Every culture has its fair share of holidays, and each of these special celebrations or commemorations has its own unique set of traditions associated with it. However, there is one practice that makes its way into nearly every single one of these occasions. On holidays, friends and family often gather together for a meal, which inevitably consists of culturally-specific cuisine.

The histories of certain iconic holiday foods are fascinating. To celebrate the Lunar New Year, chefs in China whip up batches of dumplings as an homage to a legendary doctor who cured a rural village's frostbite outbreak with the steamed, spiced meat snacks. And figgy pudding, familiar to many by way of a popular Christmas ditty, originated when people preserved their meat with sugar and booze.

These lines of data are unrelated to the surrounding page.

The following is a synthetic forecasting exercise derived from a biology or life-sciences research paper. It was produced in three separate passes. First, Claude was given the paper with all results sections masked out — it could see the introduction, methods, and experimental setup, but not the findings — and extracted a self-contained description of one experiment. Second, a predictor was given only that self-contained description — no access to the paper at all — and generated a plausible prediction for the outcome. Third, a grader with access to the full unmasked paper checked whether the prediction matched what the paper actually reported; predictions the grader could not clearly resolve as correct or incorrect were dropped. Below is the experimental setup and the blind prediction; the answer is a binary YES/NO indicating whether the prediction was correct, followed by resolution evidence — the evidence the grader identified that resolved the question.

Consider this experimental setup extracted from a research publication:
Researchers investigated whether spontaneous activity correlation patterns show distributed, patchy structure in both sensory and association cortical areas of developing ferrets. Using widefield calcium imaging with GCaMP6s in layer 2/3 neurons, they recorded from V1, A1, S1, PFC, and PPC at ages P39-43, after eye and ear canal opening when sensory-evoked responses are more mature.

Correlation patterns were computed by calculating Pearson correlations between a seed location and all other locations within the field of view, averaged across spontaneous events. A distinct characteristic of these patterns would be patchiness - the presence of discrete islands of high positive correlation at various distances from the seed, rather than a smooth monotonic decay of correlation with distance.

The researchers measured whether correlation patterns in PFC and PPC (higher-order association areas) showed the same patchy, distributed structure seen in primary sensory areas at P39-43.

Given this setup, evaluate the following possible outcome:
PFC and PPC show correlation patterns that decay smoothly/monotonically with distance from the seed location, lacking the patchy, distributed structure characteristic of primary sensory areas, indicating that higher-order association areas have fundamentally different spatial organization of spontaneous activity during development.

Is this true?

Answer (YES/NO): NO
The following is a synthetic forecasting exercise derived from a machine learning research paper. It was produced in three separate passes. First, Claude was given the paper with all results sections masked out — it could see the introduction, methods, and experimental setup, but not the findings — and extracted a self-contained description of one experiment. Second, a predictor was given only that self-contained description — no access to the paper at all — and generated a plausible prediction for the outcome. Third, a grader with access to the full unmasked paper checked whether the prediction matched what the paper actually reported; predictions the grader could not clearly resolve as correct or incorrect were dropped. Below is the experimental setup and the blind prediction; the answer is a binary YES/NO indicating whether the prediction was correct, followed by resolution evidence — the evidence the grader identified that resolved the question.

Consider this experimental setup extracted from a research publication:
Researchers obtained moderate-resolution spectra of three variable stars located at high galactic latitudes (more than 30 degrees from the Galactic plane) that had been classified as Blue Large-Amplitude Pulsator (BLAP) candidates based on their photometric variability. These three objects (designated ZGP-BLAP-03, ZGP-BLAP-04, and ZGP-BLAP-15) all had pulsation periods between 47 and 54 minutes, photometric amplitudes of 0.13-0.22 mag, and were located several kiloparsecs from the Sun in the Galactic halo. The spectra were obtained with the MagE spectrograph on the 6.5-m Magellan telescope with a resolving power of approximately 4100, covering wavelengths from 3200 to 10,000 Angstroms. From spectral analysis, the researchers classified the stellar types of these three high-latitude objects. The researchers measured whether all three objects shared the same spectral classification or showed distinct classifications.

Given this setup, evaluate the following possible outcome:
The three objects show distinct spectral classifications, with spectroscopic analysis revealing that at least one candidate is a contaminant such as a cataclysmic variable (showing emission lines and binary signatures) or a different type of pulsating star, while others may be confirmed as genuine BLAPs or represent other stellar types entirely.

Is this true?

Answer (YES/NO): NO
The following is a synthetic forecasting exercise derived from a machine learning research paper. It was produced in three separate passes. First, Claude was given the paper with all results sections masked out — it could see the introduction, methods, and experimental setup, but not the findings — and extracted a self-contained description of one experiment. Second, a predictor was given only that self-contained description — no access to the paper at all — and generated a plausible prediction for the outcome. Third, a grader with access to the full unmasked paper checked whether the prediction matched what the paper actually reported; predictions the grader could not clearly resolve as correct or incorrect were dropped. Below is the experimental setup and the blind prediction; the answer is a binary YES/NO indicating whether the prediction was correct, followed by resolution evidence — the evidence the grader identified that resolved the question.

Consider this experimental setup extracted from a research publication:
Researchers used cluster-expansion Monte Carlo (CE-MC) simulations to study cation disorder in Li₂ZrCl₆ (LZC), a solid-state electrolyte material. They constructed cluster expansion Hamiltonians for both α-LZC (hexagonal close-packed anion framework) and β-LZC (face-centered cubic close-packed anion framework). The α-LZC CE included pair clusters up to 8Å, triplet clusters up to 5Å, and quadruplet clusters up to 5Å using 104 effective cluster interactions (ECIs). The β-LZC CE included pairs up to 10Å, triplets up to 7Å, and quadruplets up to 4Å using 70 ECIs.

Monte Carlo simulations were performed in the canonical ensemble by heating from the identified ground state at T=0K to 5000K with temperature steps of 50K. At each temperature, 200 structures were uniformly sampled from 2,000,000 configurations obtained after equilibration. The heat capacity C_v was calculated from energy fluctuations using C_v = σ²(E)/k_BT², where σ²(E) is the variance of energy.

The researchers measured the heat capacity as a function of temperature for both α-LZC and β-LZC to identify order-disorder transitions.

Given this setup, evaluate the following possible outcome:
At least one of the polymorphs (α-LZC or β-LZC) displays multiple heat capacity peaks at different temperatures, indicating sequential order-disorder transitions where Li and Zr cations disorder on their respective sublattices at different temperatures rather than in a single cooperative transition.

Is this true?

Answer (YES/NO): YES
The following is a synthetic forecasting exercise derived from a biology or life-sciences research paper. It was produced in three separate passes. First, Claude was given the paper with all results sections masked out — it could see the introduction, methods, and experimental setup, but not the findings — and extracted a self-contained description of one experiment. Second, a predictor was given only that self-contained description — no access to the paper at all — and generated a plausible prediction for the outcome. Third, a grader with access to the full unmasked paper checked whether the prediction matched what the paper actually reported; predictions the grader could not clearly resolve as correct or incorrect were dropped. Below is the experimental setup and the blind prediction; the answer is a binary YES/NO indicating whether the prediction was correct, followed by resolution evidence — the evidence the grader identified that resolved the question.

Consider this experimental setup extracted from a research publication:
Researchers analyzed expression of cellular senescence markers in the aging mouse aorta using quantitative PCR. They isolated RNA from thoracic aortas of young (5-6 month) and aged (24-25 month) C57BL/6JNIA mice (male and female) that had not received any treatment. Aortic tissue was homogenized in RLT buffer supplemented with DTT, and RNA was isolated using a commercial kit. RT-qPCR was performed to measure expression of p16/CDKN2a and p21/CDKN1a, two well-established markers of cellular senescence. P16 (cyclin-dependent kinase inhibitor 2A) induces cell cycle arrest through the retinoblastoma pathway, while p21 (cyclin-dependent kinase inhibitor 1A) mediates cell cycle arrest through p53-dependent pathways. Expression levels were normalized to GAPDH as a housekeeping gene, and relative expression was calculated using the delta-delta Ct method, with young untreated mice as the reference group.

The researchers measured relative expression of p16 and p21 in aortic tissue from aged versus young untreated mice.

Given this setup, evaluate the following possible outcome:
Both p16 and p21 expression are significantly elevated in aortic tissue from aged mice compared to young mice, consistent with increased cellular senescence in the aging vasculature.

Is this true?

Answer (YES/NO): YES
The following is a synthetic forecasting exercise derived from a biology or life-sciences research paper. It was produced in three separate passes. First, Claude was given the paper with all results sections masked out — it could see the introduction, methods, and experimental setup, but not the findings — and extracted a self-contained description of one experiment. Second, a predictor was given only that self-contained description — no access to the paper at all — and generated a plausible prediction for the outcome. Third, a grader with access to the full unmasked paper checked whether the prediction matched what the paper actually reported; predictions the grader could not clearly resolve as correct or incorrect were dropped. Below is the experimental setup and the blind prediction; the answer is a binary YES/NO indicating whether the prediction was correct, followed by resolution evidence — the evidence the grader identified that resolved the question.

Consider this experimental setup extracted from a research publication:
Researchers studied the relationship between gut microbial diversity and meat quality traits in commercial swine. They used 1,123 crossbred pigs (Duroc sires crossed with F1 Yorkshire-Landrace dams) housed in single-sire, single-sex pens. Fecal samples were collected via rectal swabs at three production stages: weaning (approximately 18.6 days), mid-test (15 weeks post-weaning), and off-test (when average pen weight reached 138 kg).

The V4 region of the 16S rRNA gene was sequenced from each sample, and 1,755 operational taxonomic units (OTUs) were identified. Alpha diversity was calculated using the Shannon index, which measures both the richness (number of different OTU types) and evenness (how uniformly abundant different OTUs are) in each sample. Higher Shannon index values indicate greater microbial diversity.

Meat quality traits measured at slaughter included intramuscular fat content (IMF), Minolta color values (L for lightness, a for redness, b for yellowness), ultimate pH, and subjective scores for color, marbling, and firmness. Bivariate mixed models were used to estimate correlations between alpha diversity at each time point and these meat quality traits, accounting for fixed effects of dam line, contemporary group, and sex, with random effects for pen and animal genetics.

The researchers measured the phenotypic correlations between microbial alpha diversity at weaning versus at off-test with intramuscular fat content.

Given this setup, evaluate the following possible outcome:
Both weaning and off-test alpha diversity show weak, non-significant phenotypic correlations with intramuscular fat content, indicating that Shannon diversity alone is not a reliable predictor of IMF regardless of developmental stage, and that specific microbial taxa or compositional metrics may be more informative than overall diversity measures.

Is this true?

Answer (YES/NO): YES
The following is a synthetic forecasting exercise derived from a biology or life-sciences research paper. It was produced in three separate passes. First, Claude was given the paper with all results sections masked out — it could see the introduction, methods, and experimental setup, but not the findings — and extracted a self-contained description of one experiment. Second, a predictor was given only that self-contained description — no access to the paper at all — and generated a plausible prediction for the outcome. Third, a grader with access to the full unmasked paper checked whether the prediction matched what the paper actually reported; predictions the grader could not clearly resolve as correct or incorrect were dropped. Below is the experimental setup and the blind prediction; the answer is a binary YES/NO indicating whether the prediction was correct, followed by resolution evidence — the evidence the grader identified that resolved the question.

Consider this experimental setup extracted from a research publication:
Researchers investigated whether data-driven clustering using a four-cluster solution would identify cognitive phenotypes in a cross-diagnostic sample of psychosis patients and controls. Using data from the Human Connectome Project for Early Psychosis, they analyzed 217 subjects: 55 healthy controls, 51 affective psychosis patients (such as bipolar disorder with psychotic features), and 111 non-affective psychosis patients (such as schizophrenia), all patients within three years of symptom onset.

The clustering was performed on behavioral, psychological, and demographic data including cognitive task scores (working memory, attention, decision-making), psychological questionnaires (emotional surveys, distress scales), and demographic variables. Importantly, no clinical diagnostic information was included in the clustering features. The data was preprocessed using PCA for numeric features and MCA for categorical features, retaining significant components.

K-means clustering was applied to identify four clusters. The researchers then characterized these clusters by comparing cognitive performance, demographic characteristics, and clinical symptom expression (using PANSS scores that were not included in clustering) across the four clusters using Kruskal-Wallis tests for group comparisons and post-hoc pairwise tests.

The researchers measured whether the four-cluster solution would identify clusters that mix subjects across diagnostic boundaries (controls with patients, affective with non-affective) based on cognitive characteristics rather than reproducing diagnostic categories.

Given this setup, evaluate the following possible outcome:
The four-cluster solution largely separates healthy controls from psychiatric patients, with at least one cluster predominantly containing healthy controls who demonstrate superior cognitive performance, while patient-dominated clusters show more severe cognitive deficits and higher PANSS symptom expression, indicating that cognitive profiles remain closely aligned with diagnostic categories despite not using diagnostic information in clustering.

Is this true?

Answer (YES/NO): NO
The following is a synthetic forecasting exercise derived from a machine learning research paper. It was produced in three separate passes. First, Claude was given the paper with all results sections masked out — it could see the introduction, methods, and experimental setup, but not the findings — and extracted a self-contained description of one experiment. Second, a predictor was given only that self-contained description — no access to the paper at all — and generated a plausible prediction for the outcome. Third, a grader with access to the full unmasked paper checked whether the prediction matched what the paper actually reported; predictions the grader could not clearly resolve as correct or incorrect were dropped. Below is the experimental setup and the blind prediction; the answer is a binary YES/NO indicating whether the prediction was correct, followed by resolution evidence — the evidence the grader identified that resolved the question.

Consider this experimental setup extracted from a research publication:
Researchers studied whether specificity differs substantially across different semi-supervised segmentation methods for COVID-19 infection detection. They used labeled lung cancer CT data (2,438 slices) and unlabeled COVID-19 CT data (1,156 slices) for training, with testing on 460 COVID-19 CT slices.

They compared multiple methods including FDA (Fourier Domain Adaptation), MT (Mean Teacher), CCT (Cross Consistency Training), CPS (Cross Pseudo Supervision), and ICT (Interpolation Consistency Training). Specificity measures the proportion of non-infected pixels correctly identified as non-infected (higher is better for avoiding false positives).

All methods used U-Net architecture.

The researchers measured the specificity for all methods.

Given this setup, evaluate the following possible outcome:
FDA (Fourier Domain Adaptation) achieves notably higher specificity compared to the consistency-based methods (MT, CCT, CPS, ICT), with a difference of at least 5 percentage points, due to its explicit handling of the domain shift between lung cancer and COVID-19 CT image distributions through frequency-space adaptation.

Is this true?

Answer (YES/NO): NO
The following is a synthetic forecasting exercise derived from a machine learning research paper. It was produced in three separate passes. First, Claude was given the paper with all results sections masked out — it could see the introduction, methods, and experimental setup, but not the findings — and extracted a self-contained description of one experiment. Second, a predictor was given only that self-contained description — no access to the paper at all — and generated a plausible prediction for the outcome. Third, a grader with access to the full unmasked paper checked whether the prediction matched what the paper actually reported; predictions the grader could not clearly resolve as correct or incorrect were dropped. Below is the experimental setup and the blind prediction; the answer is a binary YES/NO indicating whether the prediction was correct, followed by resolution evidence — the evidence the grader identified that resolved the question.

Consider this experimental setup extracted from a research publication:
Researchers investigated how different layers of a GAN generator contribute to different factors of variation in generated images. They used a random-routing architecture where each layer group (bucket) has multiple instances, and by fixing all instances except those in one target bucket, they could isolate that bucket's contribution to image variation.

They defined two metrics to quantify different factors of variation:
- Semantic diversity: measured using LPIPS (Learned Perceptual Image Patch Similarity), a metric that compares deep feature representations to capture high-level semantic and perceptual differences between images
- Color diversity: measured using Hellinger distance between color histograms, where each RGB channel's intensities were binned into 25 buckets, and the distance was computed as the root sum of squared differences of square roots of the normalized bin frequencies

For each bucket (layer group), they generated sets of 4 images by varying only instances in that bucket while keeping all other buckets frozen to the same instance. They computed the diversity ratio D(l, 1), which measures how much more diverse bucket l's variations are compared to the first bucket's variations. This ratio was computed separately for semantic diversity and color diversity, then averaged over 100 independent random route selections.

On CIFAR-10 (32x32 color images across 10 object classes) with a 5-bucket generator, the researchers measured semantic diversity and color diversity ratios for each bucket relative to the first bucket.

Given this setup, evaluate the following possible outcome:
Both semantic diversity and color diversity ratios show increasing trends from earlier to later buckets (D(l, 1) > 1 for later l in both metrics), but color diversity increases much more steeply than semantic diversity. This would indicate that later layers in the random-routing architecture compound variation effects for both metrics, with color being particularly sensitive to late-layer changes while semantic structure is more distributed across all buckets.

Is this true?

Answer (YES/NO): NO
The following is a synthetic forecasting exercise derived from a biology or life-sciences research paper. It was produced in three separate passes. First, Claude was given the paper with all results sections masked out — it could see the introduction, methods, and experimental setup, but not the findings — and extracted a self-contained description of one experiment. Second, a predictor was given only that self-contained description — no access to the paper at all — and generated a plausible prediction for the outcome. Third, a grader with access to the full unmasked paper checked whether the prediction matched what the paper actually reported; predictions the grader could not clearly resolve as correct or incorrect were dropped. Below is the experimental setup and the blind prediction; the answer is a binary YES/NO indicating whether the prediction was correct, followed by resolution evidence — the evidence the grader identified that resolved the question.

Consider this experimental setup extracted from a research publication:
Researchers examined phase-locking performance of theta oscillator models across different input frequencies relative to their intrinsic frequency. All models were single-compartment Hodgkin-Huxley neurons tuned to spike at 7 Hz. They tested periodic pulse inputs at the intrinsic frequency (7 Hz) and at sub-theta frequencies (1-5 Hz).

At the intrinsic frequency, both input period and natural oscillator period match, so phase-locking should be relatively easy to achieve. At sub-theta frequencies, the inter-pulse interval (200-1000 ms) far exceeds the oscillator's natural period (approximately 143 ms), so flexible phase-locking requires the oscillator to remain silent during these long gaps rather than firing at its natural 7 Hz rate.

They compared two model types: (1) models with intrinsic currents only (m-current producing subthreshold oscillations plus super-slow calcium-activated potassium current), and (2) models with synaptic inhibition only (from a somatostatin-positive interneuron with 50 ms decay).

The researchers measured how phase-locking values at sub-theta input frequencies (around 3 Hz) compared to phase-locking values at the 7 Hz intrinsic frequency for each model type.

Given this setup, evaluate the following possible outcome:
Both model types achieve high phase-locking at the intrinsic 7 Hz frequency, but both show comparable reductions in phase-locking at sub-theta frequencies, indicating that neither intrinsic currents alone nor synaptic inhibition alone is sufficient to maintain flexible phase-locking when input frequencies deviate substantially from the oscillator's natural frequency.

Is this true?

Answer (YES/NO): NO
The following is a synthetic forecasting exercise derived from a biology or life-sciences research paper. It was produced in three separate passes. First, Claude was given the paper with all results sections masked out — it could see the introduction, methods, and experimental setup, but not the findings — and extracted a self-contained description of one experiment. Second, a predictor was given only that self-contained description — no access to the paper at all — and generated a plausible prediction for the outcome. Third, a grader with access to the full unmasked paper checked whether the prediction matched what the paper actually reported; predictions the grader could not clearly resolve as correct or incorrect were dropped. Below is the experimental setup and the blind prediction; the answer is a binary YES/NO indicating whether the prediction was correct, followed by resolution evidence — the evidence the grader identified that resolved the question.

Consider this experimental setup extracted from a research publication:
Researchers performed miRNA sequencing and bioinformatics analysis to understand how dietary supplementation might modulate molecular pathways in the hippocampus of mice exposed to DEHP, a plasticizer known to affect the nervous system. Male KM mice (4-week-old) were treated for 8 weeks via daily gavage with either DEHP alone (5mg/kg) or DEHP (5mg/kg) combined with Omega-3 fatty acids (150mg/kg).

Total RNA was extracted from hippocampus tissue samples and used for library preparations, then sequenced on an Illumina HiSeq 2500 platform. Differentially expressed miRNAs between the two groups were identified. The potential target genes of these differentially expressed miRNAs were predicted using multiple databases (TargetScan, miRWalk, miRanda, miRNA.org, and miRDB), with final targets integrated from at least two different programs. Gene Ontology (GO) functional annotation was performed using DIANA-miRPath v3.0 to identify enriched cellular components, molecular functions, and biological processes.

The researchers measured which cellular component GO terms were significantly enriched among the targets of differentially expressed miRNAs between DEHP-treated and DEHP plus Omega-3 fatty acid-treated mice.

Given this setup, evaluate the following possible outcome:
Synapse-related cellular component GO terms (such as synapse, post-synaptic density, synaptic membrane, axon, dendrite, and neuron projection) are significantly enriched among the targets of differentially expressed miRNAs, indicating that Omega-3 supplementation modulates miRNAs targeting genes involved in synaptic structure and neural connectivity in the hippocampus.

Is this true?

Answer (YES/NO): YES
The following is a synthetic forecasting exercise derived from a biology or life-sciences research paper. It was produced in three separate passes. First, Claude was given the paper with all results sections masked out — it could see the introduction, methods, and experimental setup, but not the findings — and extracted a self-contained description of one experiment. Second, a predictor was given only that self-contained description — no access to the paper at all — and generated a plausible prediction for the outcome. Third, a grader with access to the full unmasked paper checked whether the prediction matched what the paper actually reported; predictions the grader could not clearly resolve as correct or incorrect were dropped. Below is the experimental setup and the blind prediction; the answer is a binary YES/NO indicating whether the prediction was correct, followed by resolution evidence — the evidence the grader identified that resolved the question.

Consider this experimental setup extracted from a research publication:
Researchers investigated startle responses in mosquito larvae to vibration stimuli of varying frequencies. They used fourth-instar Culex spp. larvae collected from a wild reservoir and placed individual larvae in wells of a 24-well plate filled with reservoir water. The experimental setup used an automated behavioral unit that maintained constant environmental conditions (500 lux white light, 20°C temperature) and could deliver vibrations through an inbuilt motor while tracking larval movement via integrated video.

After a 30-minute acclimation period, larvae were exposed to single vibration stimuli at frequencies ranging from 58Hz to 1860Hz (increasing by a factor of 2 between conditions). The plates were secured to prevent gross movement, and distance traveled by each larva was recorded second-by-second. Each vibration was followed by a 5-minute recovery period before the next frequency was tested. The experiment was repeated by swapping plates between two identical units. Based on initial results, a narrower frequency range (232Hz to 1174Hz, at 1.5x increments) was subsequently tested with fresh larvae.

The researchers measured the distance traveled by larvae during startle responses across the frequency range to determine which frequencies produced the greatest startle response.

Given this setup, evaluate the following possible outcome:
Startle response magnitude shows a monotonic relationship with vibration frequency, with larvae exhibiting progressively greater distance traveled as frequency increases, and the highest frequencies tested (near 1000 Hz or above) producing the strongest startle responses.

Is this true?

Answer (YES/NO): NO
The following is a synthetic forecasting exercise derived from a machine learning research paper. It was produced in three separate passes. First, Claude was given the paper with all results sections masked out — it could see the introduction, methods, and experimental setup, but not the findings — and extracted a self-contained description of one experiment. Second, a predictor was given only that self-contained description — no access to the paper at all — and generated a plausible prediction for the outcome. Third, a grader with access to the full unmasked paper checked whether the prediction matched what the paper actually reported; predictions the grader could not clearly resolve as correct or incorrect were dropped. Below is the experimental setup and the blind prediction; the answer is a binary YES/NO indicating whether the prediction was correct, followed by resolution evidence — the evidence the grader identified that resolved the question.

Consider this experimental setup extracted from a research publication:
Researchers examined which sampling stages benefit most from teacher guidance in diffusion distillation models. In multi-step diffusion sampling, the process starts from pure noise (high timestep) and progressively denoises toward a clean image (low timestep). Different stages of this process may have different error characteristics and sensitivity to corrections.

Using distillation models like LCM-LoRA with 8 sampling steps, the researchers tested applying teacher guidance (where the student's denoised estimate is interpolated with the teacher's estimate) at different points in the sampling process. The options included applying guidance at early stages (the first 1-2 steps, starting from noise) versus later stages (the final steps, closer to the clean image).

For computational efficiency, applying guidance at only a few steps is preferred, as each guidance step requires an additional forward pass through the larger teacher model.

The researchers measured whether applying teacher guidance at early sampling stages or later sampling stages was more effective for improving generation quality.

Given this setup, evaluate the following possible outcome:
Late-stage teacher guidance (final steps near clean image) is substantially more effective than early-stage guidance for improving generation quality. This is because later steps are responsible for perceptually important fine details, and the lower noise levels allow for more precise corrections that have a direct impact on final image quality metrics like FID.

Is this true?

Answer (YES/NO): NO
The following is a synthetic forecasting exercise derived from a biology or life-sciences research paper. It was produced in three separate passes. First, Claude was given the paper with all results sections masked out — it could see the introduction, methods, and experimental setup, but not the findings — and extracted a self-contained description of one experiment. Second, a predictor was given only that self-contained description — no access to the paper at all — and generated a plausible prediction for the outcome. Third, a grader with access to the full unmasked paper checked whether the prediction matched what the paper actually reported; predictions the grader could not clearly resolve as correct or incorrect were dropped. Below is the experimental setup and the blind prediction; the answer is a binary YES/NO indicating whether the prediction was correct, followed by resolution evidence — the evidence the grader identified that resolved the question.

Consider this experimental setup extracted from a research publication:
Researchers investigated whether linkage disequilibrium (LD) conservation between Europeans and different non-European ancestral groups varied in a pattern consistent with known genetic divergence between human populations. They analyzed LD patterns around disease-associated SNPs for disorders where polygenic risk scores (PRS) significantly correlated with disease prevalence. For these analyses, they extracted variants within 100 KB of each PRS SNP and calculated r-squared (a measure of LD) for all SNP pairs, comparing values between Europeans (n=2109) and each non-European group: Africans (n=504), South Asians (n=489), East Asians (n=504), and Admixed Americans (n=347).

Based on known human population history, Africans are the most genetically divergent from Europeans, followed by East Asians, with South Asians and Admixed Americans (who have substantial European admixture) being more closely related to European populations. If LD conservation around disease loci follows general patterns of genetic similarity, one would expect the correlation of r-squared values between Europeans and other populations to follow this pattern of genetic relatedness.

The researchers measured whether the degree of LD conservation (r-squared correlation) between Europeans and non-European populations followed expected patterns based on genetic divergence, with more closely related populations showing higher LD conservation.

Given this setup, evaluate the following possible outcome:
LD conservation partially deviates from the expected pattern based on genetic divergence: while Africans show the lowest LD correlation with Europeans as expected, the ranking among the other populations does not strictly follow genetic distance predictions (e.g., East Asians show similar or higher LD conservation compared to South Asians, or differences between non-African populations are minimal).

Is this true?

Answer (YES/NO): NO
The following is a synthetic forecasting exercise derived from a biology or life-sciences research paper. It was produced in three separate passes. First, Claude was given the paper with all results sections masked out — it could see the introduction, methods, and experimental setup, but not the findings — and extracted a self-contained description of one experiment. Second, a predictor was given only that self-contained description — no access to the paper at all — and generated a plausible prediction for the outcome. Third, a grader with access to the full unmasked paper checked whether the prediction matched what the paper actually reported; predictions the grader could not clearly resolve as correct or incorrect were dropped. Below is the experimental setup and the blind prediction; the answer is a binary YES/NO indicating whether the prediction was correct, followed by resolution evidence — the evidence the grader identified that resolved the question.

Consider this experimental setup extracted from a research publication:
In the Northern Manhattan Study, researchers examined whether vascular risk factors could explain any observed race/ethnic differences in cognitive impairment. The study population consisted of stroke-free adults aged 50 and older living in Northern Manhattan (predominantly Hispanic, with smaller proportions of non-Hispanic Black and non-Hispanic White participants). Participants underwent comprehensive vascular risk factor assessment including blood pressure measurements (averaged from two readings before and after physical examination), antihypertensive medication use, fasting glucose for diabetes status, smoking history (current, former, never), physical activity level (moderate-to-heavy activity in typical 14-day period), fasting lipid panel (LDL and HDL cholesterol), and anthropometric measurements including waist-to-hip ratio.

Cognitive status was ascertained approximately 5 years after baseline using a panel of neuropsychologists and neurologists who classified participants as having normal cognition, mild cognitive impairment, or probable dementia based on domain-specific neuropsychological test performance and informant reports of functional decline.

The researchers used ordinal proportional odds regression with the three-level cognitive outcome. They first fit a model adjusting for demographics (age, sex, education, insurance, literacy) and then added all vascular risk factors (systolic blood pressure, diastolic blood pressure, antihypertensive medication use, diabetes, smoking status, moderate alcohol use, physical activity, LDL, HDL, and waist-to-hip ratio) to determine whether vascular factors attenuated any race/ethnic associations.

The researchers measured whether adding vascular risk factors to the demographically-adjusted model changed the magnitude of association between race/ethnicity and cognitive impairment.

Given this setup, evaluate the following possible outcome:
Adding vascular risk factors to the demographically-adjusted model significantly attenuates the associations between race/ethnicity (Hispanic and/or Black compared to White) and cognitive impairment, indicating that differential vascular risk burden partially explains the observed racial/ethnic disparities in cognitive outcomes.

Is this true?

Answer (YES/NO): NO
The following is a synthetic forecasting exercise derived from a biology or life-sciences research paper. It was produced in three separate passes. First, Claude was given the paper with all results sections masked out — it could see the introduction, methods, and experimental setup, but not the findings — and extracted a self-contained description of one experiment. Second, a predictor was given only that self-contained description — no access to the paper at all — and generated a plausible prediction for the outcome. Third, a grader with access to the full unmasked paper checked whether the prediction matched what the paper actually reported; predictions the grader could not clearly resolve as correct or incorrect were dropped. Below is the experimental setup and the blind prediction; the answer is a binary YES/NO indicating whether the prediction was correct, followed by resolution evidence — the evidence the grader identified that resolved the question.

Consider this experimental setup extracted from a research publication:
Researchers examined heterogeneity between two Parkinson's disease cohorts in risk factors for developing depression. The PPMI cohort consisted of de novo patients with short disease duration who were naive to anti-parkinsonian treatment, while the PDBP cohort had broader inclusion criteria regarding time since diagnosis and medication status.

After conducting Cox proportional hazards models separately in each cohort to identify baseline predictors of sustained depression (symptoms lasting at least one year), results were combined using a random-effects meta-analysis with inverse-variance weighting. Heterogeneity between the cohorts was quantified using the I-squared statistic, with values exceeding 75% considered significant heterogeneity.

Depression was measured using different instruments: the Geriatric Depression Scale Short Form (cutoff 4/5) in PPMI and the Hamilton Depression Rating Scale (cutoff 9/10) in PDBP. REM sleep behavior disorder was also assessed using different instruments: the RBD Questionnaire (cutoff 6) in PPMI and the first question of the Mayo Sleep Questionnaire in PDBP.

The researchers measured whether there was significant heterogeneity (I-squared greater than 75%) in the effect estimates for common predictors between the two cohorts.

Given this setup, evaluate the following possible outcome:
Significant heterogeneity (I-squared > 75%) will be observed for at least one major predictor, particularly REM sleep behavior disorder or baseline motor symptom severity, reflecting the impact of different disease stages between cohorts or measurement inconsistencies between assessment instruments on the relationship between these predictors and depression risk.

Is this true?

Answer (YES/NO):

Jewish culture is no exception to the global tradition of cooking holiday food. One popular Hanukkah food is latkes, or fried potato pancakes. Hamantaschen, a triangular fruit-filled pastry, are classically enjoyed during Purim. During Passover, a Jewish family might dine on a particular whitefish, one which has a rich history as a fixture of the holiday.

The traditional preparation of gefilte fish

If you're out on a fishing trawler, it's unlikely that you'll run into a gefilte fish. That's because the term gefilte refers to the fish's preparation, not its speciation. Gefilte is a Yiddish term that translates to stuffed. The etymology of the dish draws to mind a stuffing-packed Thanksgiving turkey, another traditional holiday dish, but in reality, putting prepared gefilte fish back into its original skin is no longer common practice. Traditional recipes call for pike, carp, and whitefish, or some combination of the three.

Essentially, making gefilte fish entails stripping the fish's meat from its bones and grinding it together with spices and fillers including vegetables, eggs, and breadcrumbs. The resulting mash is then poached and served with a variety of accouterments, mainly grated horseradish or slices of carrot. Gefilte fish in white wine herb broth is one such example of this preparation. The dish has followed Jewish people around the world, and different cultures have developed different styles of gefilte fish — Lithuanian gefilte fish has an extra kick of pepper, while Polish gefilte fish is sweet. In Mexico, you can enjoy a gefilte fish dish that is seasoned with chili peppers and utilizes a base of red snapper in lieu of the traditional carp.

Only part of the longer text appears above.